SELECTED EXTRACT
┄┄┄┄┄┄┄┄┄┄┄┄┄┄┄┄┄┄┄┄

The territory of Tamil Eelam at its maximum extent.

There was some disgruntlement among the Tamil community about their government’s ignominious trampling, but for the most part the war really did end suddenly. After 26 years of mostly continuous fighting, Tamils were exhausted, and Sri Lanka has undergone a demographic shift that favored more sober 30-somethings and not fiery, violent 20-somethings. Northern Sri Lanka went through the process of rebuilding. Landmines are gradually being removed. IDP (internally displaced persons) camps are being emptied. Shattered infrastructure is being mended or rebuilt.

Peace, and all its attendant blessings, has dawned on Sri Lanka. Tourism has always favored the south, but links with the former Tamil Eelam are now rebuilt. Foreign investment is pouring into the Tamil cities of Jaffna and Trincomalee. Kids are going back to school instead of boot camps in the jungle.

┄┄┄┄┄┄┄┄┄┄┄┄┄┄┄┄┄┄┄┄

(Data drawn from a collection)
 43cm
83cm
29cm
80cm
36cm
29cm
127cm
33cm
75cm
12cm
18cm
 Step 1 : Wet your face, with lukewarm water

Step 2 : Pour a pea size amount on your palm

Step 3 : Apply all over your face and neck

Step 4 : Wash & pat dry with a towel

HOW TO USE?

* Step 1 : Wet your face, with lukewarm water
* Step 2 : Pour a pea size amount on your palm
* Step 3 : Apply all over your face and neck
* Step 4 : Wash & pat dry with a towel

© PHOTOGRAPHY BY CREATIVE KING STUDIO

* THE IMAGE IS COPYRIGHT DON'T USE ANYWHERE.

┄┄┄┄┄┄┄┄┄┄┄┄┄┄┄┄┄┄┄┄

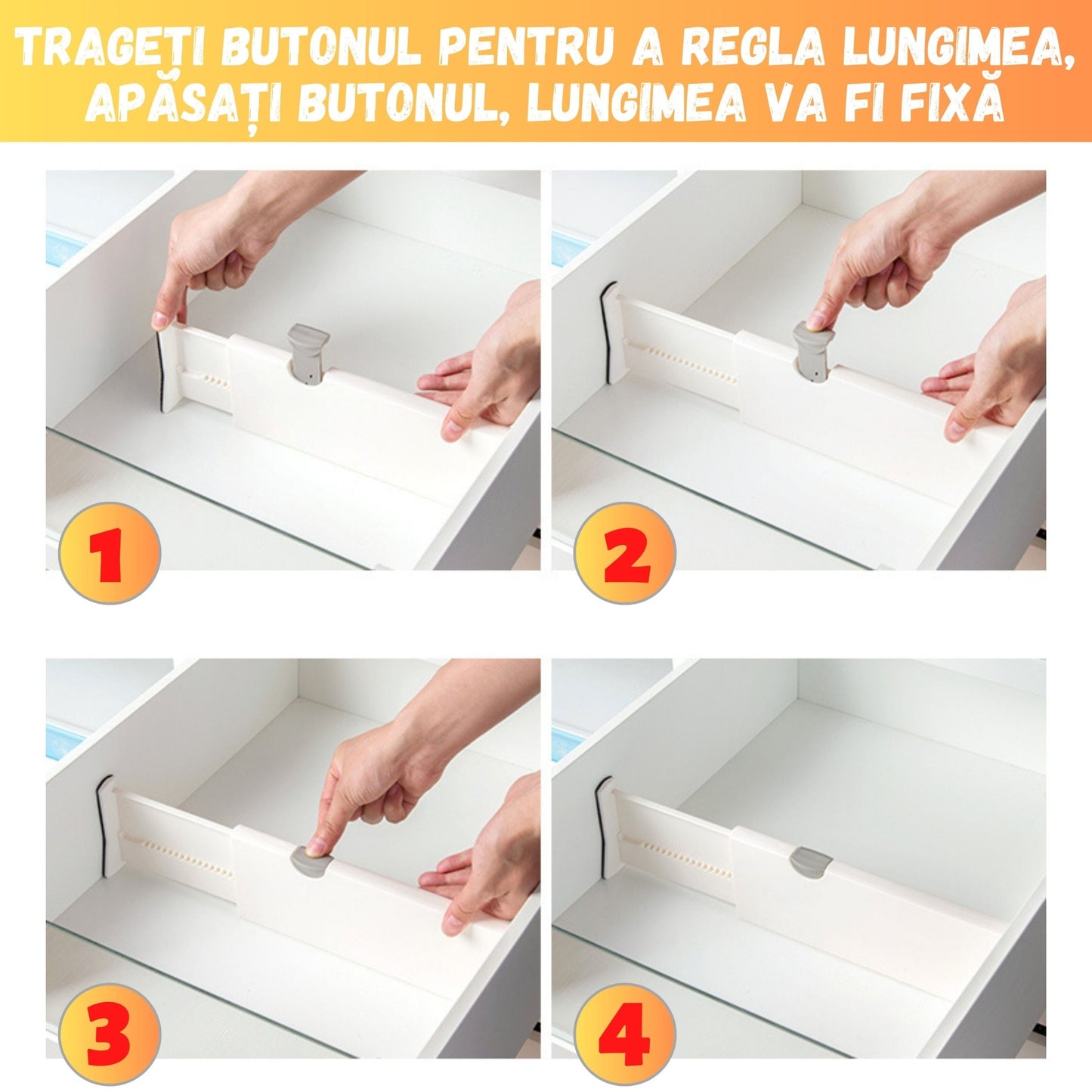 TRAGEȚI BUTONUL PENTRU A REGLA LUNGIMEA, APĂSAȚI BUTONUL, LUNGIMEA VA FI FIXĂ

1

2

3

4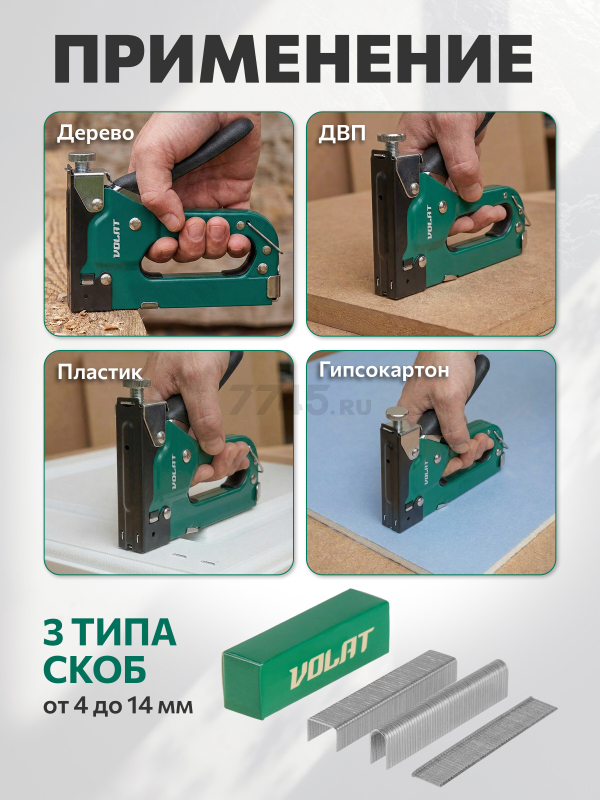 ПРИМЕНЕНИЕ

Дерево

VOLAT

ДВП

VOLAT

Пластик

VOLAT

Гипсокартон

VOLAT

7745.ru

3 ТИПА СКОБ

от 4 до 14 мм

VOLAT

┄┄┄┄┄┄┄┄┄┄┄┄┄┄┄┄┄┄┄┄

WORK INSTRUCTIONS
Carry on the passage about postwar Sri Lanka, picking up after its final sentence. The entries come from a separate source.

ANSWER SPACE
But there’s still an air of disquiet and sadness in the Tamil lands. The war grew out of Tamil disenfranchisement, after all, and little has been done to reverse this since the war ended. The government is still Sinhala-dominated. Sri Lankan society still promotes a Sinhala-dominated national discourse that dismisses minorities and crows over the Sinhalese victory. Buddhist monks, like their counterparts in Myanmar, stoke a siege mentality and a chauvinistic interpretation of Buddhism. The military is still thick on the ground in the north, and valuable properties expropriated from Tamils during the war remain in its hands. The language barrier is still high, and since the government, police, military and courts are so Sinhala-dominated, many Tamils can’t even understand them unless both sides speak English.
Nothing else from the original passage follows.